Yapılacak İşlem 1: Mü'minûn 62. ayet metnindeki kelime karşılaştırmasında "yantıku" kelimesine hangi anlamlar verilmiştir?
Yapılacak İşlem 2: Mü'minûn 62. ayet metninde "Abdulbaki Gölpınarlı = Ve" ifadesinden başlayıp "onlar haksızlığa uğratılmazlar." ifadesi de dahil olmak üzere uzanan bölümü alıntılayınız.
Yapılacak İşlem 3: Mü'minûn 62. ayet metnini bittiği noktadan itibaren devam ettiriniz.

Okuma Parçası:
***

Önceki Ayet Sonraki Ayet  
23. Sûre Mü’minûn/62

 وَلَا نُكَلِّفُ نَفْسًا إِلَّا وُسْعَهَا وَلَدَيْنَا كِتَابٌ يَنطِقُ بِالْحَقِّ وَهُمْ لَا يُظْلَمُونَ

  Ve lâ nukellifu nefsen illâ vus’ahâ ve ledeynâ kitâbun yantıku bil hakkı ve hum lâ yuzlemûn(yuzlemûne).

Kelime Karşılaştırma
ve lâ nukellifu : ve mükellef tutmayız
nefsen : nefs, kişi, kimse
illâ : den başka, dışında
vus’a-hâ : onun gücü, kapasitesi
ve ledeynâ : ve katımızda, yanımızda, nezdimizde
kitâbun : bir kitap
yantıku : söyleyen, konuşan
bi el hakkı : hakkı
ve hum : ve onlar
lâ yuzlemûne : zulmedilmez
Meal Yazanlar
Ayet Mealleri

 Diyanet İşleri = Biz hiçbir kimseye gücünün yettiğinden fazla yük yüklemeyiz. Katımızda hakkı söyleyen bir kitab vardır. Onlar zulme, haksızlığa uğratılmazlar.

 Abdulbaki Gölpınarlı = Ve biz, hiç kimseye gücü, yetmeyeceği bir şey teklif etmeyiz ve katımızdadır gerçek olanı söyleyen kitap ve onlar, zulüm görmezler.

 Abdullah Parlıyan = Biz hiç kimseye, gücünün üstünde yük yüklemeyiz ve katımızda gerçeği söyleyen bir kitap bulunmaktadır, herkesin yaptığı ve yapacağı, olduğu gibi onda tespit edilmiştir. Bu sebeple onlara, asla haksızlık edilmez.

 Adem Uğur = Biz hiç kimseyi gücünün yettiğinden başkası ile yükümlü kılmayız. Nezdimizde hakkı söyleyen bir kitap vardır ve onlar haksızlığa uğratılmazlar.

 Ahmed Hulusi = Hiçbir bilince kapasitesinin üstündekini teklif etmeyiz. . . Hak olarak açığa çıkan (her birimin yaratılış amacına göre hak ettiğini gösteren) BİLGİ vardır. . . Onlara haksızlık yapılmaz!

 Ahmet Tekin = Biz, bir kimseyi ancak gücünün yettiği kadarı ile mükellef kılarız. Nezdimizde, hakkı, doğruyu söyleyen, doğruları ortaya koyan bir kitap, bir sicil vardır. Onlar hiçbir şekilde haksızlığa uğratılmayacaklar.

***

Mevcut Veriler:
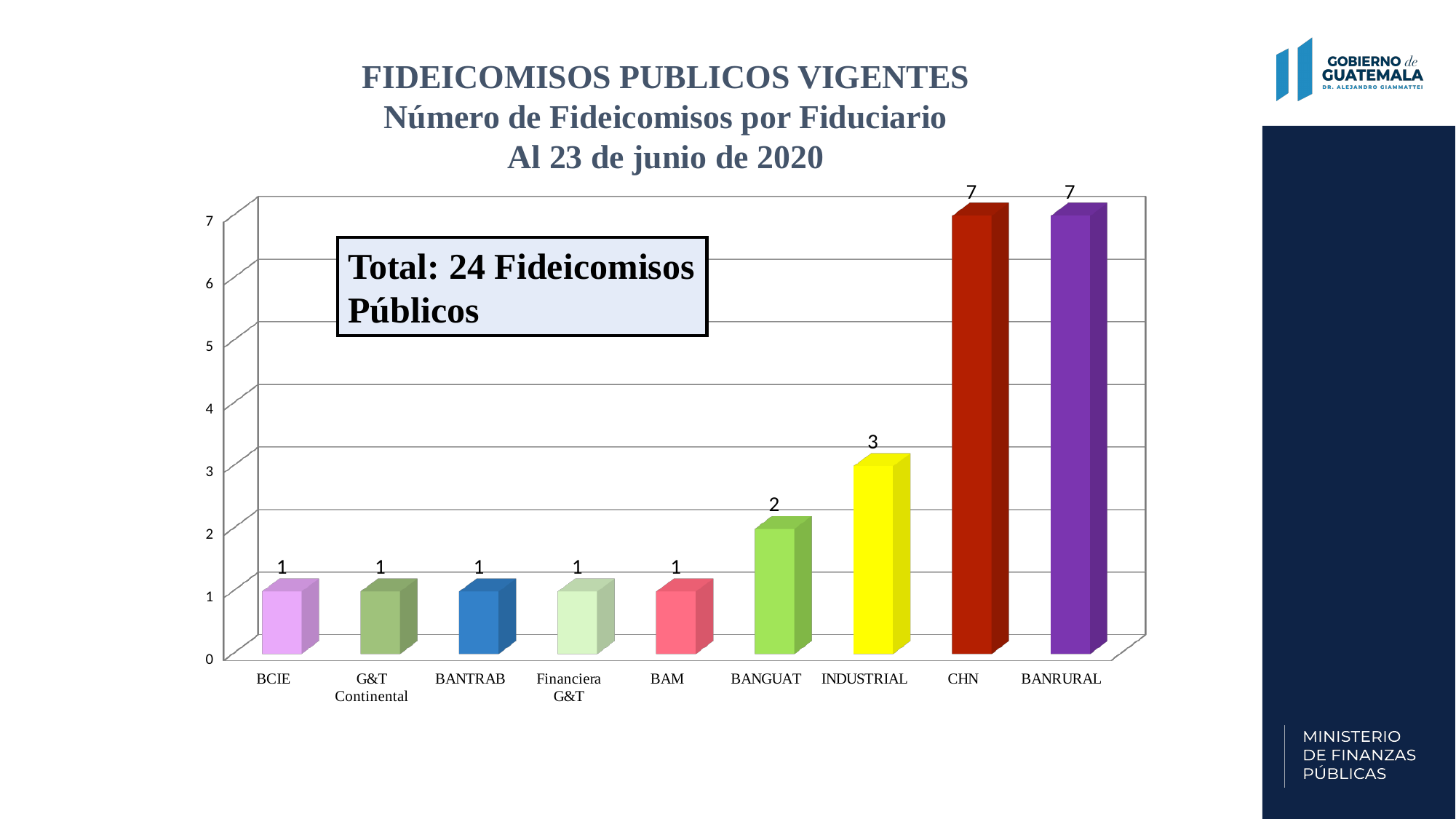
What total is stated in the text box on the chart? Total: 24 Fideicomisos Públicos What kind of chart is shown on the slide? bar chart Is the value for CHN greater or less than 5? greater Which category has the lowest value among BAM, BANGUAT and INDUSTRIAL? BAM How many categories are shown on the x axis? 9 What is the difference between the values for BANGUAT and BANTRAB? 1 What is the value for BCIE? 1 What is the value for BANGUAT? 2 What is the difference between the values for BANRURAL and INDUSTRIAL? 4 Which is larger, the value for INDUSTRIAL or the value for BANGUAT? INDUSTRIAL What is the value for CHN? 7 What is the value for INDUSTRIAL? 3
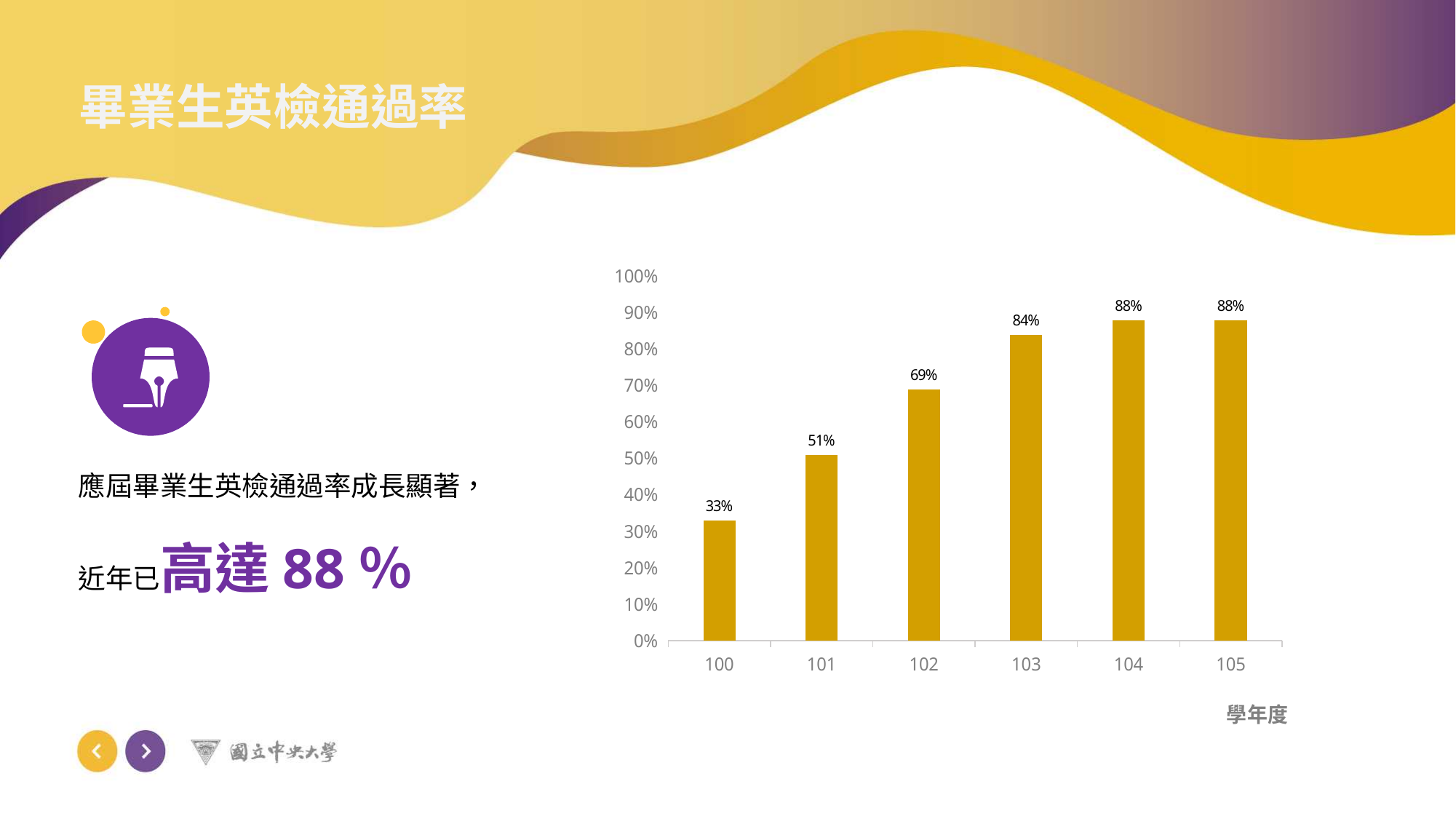
What is the label shown below the x axis of the chart? 學年度 What is the pass rate for academic year 100? 33% What is the pass rate for academic year 102? 69% What is the difference between the pass rates for academic years 104 and 103? 4% Which academic year has the lowest pass rate? 100 What is the difference between the pass rates for academic years 101 and 100? 18% Do the pass rates rise or fall from academic year 100 to 105? rise Is the pass rate for academic year 103 greater or less than 80%? greater What is the pass rate for academic year 103? 84% What kind of chart is shown on the slide? bar chart Which is larger, the pass rate for academic year 102 or for academic year 101? 102 How many academic years are shown on the x axis? 6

***

Cevap Alanı 1: Söyleyen, konuşan.

Cevap Alanı 2:
Abdulbaki Gölpınarlı = Ve biz, hiç kimseye gücü, yetmeyeceği bir şey teklif etmeyiz ve katımızdadır gerçek olanı söyleyen kitap ve onlar, zulüm görmezler.

 Abdullah Parlıyan = Biz hiç kimseye, gücünün üstünde yük yüklemeyiz ve katımızda gerçeği söyleyen bir kitap bulunmaktadır, herkesin yaptığı ve yapacağı, olduğu gibi onda tespit edilmiştir. Bu sebeple onlara, asla haksızlık edilmez.

 Adem Uğur = Biz hiç kimseyi gücünün yettiğinden başkası ile yükümlü kılmayız. Nezdimizde hakkı söyleyen bir kitap vardır ve onlar haksızlığa uğratılmazlar.

Cevap Alanı 3:
 Ahmet Varol = Hiç kimseye güç yetirebileceğinden fazlasını yüklemeyiz. Bizim katımızda hakkı söyleyen bir kitap vardır ve onlar haksızlığa uğratılmazlar.

 Ali Bulaç = Hiç kimseye güç yetireceğinden fazlasını yüklemeyiz; elimizde hakkı söylemekte olan bir kitap vardır ve onlar hiç bir haksızlığa uğratılmazlar.

 Ali Fikri Yavuz = Biz, herkese ancak güç ve takatı miktarınca teklif yaparız; (gücünün üstünde olan şeylerle sorumlu tutmayız). Katımızda (her kulun amelinin yazılı bulunduğu) bir kitab vardır; o, doğruyu söyler. Onlar zulme uğratılmazlar.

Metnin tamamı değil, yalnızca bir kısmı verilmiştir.